--- START OF STORED DATA ---
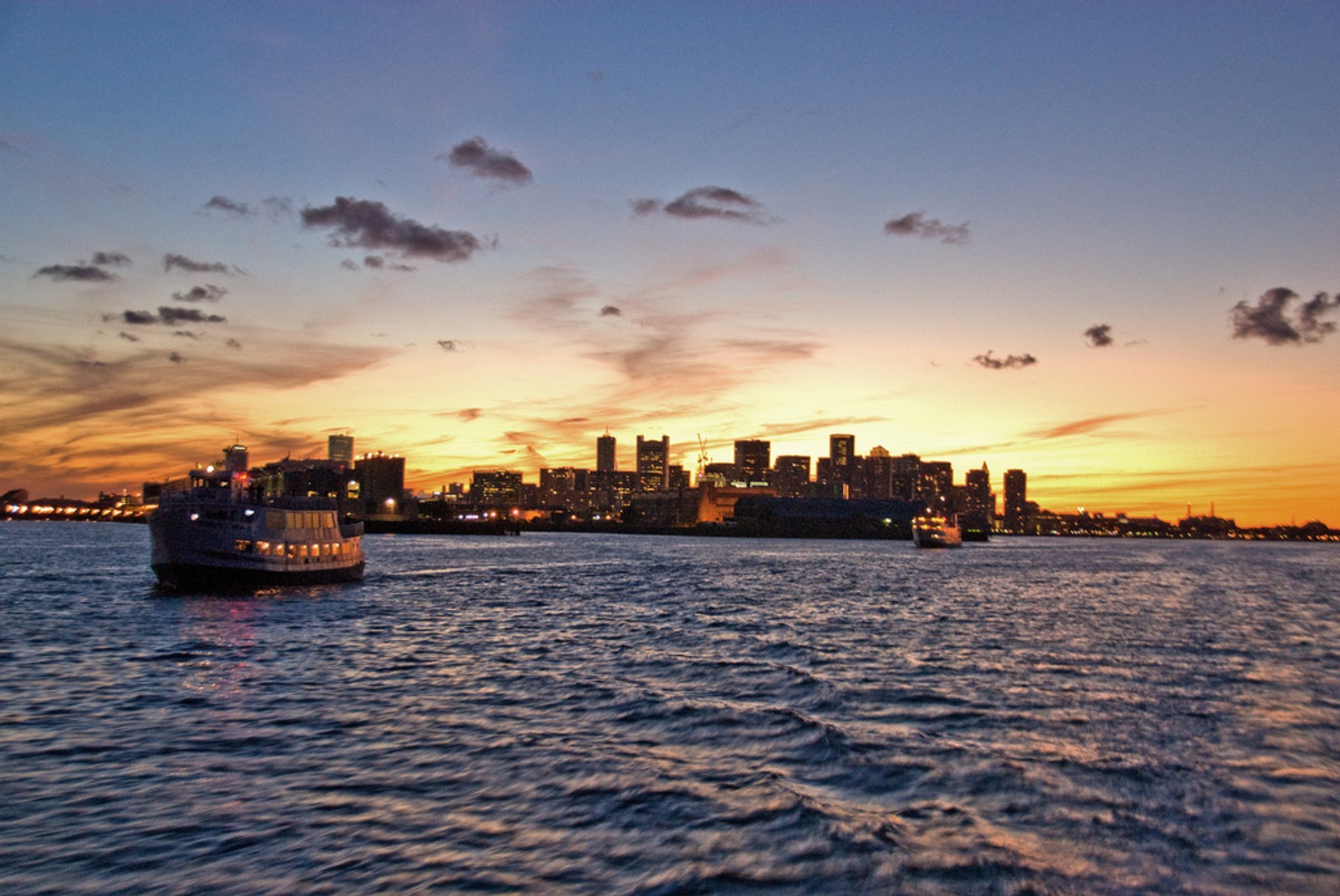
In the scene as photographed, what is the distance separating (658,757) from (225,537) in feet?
171

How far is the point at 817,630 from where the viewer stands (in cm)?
5122

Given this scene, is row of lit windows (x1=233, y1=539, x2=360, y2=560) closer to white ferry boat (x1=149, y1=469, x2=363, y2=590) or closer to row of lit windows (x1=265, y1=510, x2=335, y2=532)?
white ferry boat (x1=149, y1=469, x2=363, y2=590)

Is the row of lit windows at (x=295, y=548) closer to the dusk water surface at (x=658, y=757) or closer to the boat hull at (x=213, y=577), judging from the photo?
the boat hull at (x=213, y=577)

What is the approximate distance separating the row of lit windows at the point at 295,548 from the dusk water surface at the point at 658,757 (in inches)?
498

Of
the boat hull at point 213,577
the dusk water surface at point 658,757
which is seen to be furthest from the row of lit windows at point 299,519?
the dusk water surface at point 658,757

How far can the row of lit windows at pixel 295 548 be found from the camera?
214 feet

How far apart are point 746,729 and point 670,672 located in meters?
10.3

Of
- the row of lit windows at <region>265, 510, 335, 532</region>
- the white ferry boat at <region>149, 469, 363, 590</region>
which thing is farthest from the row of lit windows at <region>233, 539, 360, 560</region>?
the row of lit windows at <region>265, 510, 335, 532</region>

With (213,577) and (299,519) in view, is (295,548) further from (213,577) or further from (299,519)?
(213,577)

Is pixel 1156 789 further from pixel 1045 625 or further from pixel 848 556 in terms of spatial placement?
pixel 848 556

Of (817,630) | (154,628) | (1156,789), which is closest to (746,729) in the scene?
(1156,789)

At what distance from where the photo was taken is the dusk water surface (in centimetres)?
1498

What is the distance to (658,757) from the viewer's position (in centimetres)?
2205

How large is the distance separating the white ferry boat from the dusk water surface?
38.7ft
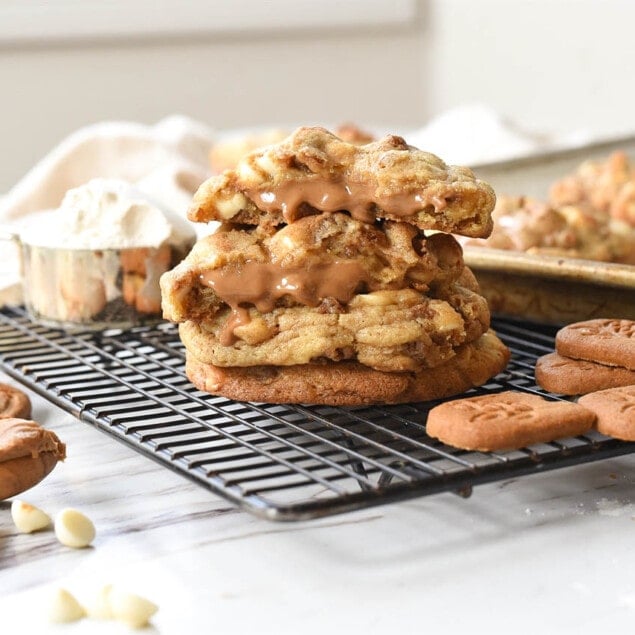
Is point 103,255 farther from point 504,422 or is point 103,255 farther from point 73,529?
point 504,422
--- END OF STORED DATA ---
WORK INSTRUCTIONS :: Reproduce everything from the line containing "What is the distance to" down to the end of the listing, replacing "farther" with "further" and leaving all else unchanged. Omit the pictures from your answer.

EXERCISE OUTPUT ::
What is the distance to (658,757) from the viewer's position (in centimetres)?
2205

How large is the distance separating the white ferry boat from the dusk water surface?
38.7ft
Is point 103,255 further from point 504,422 or is point 103,255 further from point 73,529?
point 504,422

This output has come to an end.